*Your goal*:
List every line in the rows below that contains the word "camera", copying each such line in full.

*Records for this task*:
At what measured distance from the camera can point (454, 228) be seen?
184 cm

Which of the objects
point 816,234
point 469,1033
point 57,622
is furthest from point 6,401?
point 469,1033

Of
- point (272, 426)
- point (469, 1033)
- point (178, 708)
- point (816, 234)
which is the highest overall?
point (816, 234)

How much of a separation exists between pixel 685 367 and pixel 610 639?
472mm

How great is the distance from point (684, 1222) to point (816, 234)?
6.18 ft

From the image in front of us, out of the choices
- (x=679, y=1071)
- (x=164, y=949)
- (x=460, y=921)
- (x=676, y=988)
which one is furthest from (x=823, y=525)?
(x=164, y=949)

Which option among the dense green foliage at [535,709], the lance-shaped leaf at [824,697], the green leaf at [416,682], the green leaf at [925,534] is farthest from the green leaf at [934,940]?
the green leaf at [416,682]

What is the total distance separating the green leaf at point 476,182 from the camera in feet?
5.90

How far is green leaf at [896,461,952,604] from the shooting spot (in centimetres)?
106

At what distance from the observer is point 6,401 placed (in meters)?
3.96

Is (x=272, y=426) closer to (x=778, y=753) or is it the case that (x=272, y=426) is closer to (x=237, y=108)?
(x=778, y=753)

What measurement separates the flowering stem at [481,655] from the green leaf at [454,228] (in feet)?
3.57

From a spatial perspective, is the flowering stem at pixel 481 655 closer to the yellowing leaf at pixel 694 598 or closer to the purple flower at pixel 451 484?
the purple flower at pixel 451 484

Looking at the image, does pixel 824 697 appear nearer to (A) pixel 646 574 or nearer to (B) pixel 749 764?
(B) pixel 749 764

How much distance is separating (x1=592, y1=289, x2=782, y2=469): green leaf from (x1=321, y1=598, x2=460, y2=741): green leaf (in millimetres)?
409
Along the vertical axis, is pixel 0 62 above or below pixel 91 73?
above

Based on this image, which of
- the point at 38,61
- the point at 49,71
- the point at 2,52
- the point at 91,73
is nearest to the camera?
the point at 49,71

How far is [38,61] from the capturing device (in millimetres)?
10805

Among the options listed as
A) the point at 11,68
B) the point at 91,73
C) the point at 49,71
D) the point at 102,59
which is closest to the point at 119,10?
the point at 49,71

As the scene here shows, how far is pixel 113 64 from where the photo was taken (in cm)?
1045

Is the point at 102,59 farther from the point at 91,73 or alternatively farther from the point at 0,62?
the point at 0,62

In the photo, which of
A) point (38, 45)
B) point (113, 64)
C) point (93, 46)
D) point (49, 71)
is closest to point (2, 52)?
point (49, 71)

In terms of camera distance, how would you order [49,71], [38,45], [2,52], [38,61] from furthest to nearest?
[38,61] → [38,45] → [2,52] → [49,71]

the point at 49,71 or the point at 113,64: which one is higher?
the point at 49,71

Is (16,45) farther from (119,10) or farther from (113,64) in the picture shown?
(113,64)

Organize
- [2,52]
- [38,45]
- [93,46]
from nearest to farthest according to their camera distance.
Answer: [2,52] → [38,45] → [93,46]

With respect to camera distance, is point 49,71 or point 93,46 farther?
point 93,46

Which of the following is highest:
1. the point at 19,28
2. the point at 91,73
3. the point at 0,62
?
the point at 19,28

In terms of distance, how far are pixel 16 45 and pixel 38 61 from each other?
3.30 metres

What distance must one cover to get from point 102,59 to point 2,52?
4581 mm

---

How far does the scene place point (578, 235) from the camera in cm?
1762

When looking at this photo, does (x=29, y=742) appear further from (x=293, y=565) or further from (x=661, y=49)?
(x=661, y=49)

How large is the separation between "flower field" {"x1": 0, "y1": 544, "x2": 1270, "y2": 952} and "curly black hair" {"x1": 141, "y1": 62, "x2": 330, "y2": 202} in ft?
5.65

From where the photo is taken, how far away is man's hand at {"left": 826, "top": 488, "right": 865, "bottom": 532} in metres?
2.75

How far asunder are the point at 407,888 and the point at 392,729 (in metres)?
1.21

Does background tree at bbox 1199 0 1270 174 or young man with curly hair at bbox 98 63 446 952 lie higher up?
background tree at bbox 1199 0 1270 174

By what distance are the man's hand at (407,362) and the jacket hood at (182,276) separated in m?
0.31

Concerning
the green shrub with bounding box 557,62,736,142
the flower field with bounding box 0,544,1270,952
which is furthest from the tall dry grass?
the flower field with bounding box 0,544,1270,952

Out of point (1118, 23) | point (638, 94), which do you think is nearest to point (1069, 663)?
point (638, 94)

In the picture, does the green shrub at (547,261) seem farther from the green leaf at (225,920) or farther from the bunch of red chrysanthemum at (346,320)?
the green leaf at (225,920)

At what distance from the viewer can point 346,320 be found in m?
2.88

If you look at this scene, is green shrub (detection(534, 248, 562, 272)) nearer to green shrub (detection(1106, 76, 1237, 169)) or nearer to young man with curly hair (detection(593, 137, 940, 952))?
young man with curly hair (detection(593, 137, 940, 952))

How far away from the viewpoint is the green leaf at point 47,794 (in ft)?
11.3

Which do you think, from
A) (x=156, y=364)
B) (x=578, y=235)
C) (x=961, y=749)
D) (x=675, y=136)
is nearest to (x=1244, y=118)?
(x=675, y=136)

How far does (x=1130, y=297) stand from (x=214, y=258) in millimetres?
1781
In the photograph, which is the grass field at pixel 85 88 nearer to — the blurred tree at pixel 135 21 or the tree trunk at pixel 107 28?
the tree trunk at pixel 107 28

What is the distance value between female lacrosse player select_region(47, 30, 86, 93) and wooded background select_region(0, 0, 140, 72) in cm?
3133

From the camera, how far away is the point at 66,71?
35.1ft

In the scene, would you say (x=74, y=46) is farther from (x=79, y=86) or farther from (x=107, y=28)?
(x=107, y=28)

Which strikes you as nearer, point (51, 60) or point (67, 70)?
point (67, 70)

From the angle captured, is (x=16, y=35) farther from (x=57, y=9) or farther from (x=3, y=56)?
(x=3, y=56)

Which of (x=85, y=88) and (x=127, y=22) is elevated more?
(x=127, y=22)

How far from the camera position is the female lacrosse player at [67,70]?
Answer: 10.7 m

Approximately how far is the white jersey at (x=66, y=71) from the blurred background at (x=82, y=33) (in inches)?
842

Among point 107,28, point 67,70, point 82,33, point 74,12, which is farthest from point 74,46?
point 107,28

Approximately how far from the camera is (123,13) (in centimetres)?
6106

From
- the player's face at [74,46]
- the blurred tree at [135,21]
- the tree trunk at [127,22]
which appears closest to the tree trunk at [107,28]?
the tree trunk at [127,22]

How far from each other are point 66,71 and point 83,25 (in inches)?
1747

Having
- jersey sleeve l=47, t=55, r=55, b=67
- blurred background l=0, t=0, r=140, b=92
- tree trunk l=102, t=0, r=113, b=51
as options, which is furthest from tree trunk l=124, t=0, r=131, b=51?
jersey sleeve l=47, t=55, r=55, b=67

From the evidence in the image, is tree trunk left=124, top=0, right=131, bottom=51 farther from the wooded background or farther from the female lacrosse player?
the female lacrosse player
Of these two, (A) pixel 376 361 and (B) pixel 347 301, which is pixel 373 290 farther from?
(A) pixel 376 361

*Full answer*:
At what measured distance from the camera can point (454, 228) be seen?
What is the total distance separating the green leaf at point 476,182 from the camera in feet?
is nearest to the camera?
In terms of camera distance, how would you order [49,71], [38,45], [2,52], [38,61] from furthest to nearest?
from nearest to farthest according to their camera distance.
With respect to camera distance, is point 49,71 or point 93,46 farther?
How far does the scene place point (578, 235) from the camera in cm?
From the camera, how far away is the point at 66,71?
How far from the camera position is the female lacrosse player at [67,70]?
Approximately how far from the camera is (123,13) (in centimetres)?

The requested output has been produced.